Programme 1 : Po.te.re. (Pouvoirs, Territoires, Représentations)

Coordinateurs du programme :
Thierry Allain, Françoise Pellicer

 

Le projet POTERE réunit les chercheurs du programme 4 du quadriennal précédent « Figures et lectures des territoires », qui comptait un sous-programme déjà intitulé Pouvoirs, Territoires, Représentations.
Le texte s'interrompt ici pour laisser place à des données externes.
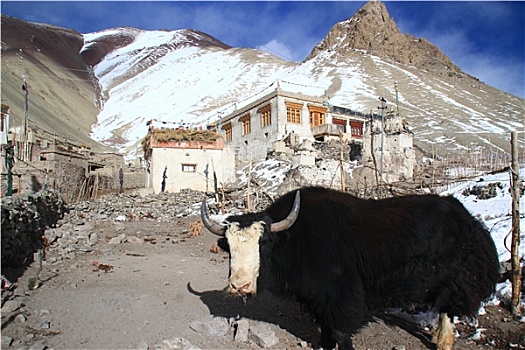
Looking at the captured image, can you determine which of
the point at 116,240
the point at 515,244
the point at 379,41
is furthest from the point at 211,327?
the point at 379,41

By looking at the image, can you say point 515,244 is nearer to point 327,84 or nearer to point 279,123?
point 279,123

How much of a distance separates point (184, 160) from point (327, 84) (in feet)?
214

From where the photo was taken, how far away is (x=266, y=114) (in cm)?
3027

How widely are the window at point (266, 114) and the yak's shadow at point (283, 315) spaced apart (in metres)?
25.3

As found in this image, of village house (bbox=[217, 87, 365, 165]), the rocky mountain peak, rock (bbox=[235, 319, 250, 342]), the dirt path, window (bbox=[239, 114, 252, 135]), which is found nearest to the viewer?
the dirt path

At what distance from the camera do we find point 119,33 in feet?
629

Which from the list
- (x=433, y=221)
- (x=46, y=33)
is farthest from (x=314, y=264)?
(x=46, y=33)

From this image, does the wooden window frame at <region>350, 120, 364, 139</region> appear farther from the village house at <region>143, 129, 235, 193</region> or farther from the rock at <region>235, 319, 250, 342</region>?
the rock at <region>235, 319, 250, 342</region>

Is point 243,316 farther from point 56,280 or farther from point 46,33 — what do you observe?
point 46,33

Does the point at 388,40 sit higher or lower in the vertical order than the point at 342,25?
lower

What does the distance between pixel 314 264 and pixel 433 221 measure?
5.12ft

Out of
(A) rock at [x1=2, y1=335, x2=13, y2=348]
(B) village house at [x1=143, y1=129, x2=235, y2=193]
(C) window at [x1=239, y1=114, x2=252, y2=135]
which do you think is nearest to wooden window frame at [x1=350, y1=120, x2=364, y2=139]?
(C) window at [x1=239, y1=114, x2=252, y2=135]

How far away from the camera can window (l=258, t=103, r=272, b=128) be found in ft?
97.5

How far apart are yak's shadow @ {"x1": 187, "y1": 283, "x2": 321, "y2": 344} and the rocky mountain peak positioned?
386ft
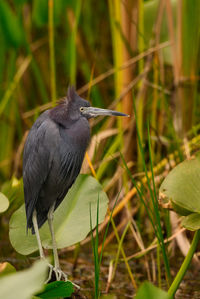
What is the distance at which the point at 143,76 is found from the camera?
2.99 metres

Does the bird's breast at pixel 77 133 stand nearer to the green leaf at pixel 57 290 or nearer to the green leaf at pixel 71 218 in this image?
the green leaf at pixel 71 218

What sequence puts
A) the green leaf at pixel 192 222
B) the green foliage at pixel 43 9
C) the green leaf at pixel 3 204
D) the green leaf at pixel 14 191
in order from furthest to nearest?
the green foliage at pixel 43 9
the green leaf at pixel 14 191
the green leaf at pixel 3 204
the green leaf at pixel 192 222

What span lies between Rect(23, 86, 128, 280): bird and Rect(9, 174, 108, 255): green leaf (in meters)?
0.03

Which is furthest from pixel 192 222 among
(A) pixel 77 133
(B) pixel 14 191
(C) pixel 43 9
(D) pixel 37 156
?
(C) pixel 43 9

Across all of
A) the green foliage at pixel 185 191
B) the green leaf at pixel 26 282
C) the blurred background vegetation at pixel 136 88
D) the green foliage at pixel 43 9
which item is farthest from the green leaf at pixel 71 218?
the green foliage at pixel 43 9

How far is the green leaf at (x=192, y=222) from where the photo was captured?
5.92ft

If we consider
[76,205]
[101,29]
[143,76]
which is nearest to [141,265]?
[76,205]

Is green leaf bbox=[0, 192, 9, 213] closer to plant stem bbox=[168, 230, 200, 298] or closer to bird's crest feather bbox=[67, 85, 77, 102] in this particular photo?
bird's crest feather bbox=[67, 85, 77, 102]

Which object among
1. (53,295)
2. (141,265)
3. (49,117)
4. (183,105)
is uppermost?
(49,117)

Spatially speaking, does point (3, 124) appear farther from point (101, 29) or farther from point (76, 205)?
point (76, 205)

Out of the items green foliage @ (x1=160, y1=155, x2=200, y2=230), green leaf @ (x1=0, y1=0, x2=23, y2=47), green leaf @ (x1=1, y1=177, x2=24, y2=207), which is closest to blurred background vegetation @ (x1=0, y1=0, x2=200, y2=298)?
green leaf @ (x1=0, y1=0, x2=23, y2=47)

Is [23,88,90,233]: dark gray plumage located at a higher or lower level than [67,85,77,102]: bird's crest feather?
lower

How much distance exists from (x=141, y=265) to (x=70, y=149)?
2.78 feet

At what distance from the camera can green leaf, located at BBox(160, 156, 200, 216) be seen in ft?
6.10
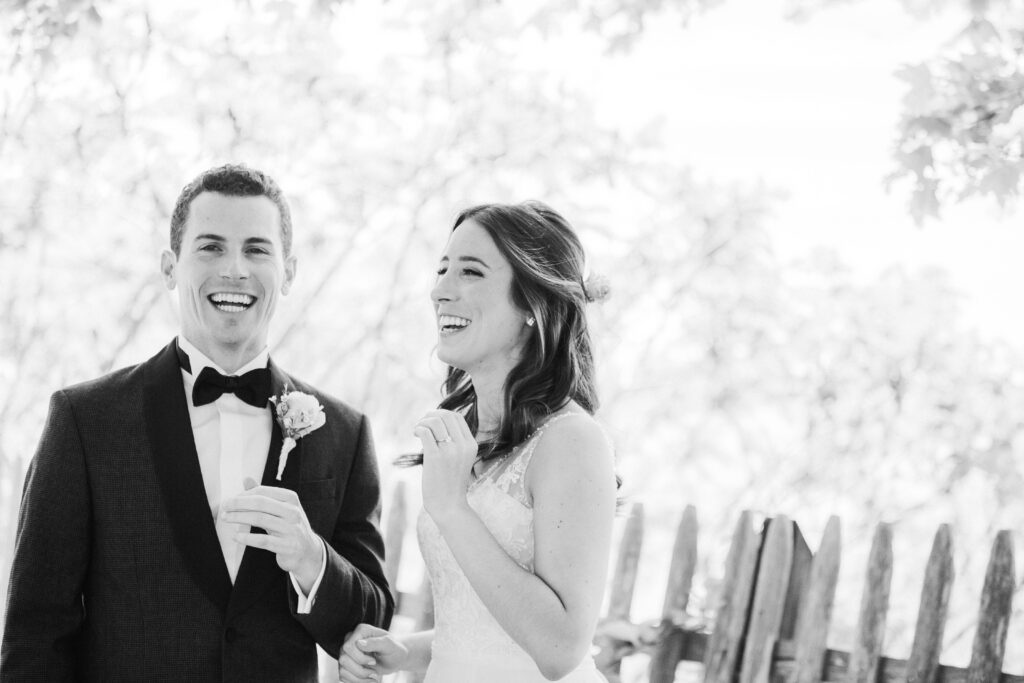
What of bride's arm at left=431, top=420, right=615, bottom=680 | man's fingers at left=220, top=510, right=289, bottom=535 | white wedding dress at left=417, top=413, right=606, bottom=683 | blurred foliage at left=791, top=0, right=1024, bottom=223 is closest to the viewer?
bride's arm at left=431, top=420, right=615, bottom=680

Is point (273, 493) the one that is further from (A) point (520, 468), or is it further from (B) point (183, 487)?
(A) point (520, 468)

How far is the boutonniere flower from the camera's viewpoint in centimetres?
287

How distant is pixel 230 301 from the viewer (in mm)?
2959

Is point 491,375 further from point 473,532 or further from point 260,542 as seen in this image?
point 260,542

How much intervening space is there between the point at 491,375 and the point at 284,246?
75 centimetres

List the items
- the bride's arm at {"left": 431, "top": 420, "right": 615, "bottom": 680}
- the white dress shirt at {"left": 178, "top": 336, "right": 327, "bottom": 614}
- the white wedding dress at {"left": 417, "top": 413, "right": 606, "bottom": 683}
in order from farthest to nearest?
the white dress shirt at {"left": 178, "top": 336, "right": 327, "bottom": 614} → the white wedding dress at {"left": 417, "top": 413, "right": 606, "bottom": 683} → the bride's arm at {"left": 431, "top": 420, "right": 615, "bottom": 680}

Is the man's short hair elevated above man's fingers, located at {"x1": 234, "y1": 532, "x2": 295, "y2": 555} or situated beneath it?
elevated above

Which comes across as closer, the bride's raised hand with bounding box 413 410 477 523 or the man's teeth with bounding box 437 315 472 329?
the bride's raised hand with bounding box 413 410 477 523

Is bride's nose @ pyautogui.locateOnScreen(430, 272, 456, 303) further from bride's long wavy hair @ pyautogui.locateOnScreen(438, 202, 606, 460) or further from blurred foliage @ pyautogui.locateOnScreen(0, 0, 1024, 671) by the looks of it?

Le champ de recherches a été élargi par l’accueil de nouveaux membres permettant de renforcer encore le caractère interdisciplinaire du groupe. Une quinzaine de chercheurs s’attacheront à poursuivre des enquêtes ayant déjà porté leurs fruits, comme à ouvrir de nouveaux domaines, le dénominateur commun étant constitué des différentes déclinaisons de l’espace dans ses interactions avec les hommes, le territoire et le paysage sous tous ses aspects depuis l’antiquité jusqu’à nos jours. La participation de plusieurs membres à différents domaines démontre bien la cohérence de l’ensemble, comme le fait que tous se retrouvent dans le domaine 4 : « Experts » et acteurs du territoire.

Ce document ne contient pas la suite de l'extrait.